**TASK BRIEF:** In the passage about the young Kennedy brothers below, what did Jack bet with while Joe Jr. fought at recess?

**SELECTED TEXT:**

::::::::::

Joseph Kennedy married the devout and iron-willed Rose Elizabeth Fitzgerald in 1914 and, after watching two games of the World Series in Philadelphia on their honeymoon, the couple began turning out a brood of nine children: Joseph Jr. arrived in 1915, and John in 1917, followed by five girls and two more boys, including Robert Kennedy in 1925. Joseph Kennedy nursed dreams of grand political success for his firstborn son as a path to social acceptance, and he was prepared to use his wealth and wits to choreograph Joe Jr.'s political ascent. Ever defiant, the patriarch enrolled young Joe Jr. and John in the elite private school Noble and Greenough in the 1920s, where bullies attacked them because of their Irish Catholic heritage. Of the two boys, Jack, at age seven, was the more frail; he was gaunt, with protruding ears, and because he had been frequently ill and had to convalesce for long periods, he had become a voracious reader. Joe, aged nine, was bigger, stronger, and healthier; he proudly wore the mantle of eldest, anointed son. Like his father, he was hot-tempered and resolved matters with his fists.

One day at recess, cocky Joe turned on his tormentors and a brawl ensued. Jack put up a tough front but he was not a fighter; instead he laid stakes on his brother. A classmate, Augustus Soule, recalled Jack Kennedy, already a cool-headed politician, circulating in the crowd betting on Joe Jr.'s grit. Wagers were made using the youthful currency of the day: marbles, which kids carried in a little bag in their pockets. By the end of the contest, Joe Jr. was battered but victorious and Jack was considerably wealthier in marbles. Later Soule admitted to his father that he lost all his marbles in a bet with Jack Kennedy. "It's an indelible memory," Soule recalled, "Joe fighting and getting all bloody, and Jack going around, betting marbles very quietly."

If the Kennedys suffered bias, their wealth and white skin cushioned the blow. What Jack and his family confronted was nowhere near as harsh as the day-to-day institutional degradation that blacks endured. Jack was intellectually opposed to discrimination, believing it was unfair and irrational. But his emotional grasp of black hardship did not go deep. Around the family dinner table, Jack and his siblings learned compassion for the disadvantaged, but blacks weren't singled out for special attention. "We did grow up with the idea that there were a lot of people that were less fortunate," Bobby Kennedy recalled. "And white people and Negroes were all put in the same category.… We had a social responsibility to try to do something about it. But as far as separating the Negroes for having a more difficult time than the white people, that was not a particular issue in our house."

Little evidence exists that Jack Kennedy harbored a racial bias. Seldom, if ever, was he heard to utter a slur. Once, as a teenager in 1936, he resorted to vulgar language during an extended illness, telling a friend that the Boston hospital where he was confined was a "nigger place." His usage of the epithet seemed an anomaly, occasioned more by naïveté and youth than a habit of bigoted slander. Insatiably curious about people, Kennedy did not seem to possess instinctive prejudice; nor was he given to the anti-Semitism that came easily to his father and his older brother. Jack did not isolate blacks on the basis of skin color; but if this attitude freed him of bigotry, it also prevented him from fully understanding racial discrimination.

::::::::::

**INFORMATION:**
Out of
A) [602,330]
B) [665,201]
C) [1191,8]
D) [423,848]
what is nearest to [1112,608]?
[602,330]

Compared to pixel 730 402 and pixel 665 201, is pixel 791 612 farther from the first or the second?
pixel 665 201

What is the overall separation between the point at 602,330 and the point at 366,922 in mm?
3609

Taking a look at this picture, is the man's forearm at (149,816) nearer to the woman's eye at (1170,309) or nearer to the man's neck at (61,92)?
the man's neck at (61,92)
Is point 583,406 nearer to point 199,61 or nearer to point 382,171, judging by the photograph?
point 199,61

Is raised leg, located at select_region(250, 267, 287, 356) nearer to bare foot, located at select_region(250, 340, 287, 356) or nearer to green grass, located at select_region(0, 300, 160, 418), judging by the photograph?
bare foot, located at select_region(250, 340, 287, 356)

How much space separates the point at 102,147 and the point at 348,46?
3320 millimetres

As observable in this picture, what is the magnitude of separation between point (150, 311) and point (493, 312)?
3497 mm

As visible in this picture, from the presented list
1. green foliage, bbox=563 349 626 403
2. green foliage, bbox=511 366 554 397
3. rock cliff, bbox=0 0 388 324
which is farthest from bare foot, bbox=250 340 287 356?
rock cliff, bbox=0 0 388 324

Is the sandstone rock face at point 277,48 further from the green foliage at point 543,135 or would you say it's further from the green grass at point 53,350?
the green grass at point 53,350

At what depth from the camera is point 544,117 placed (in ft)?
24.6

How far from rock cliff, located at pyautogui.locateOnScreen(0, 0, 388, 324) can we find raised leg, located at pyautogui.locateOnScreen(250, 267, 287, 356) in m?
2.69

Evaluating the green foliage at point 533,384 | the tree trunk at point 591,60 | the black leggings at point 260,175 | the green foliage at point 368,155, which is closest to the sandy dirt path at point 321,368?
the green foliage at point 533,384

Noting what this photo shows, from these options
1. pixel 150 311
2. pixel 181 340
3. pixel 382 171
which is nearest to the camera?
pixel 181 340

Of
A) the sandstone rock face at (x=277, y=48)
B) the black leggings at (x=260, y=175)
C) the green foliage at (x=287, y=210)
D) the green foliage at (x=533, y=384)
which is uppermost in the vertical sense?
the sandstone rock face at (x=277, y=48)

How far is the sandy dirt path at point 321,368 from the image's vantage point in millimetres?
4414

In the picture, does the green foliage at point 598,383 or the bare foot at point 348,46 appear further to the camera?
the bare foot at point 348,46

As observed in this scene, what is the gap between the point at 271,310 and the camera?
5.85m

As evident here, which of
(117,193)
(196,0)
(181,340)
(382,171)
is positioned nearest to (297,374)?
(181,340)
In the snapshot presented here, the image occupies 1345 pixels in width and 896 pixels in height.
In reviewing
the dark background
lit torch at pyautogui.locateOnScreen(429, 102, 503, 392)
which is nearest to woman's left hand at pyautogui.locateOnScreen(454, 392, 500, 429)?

::::::::::

**RESPONSE AREA:** Marbles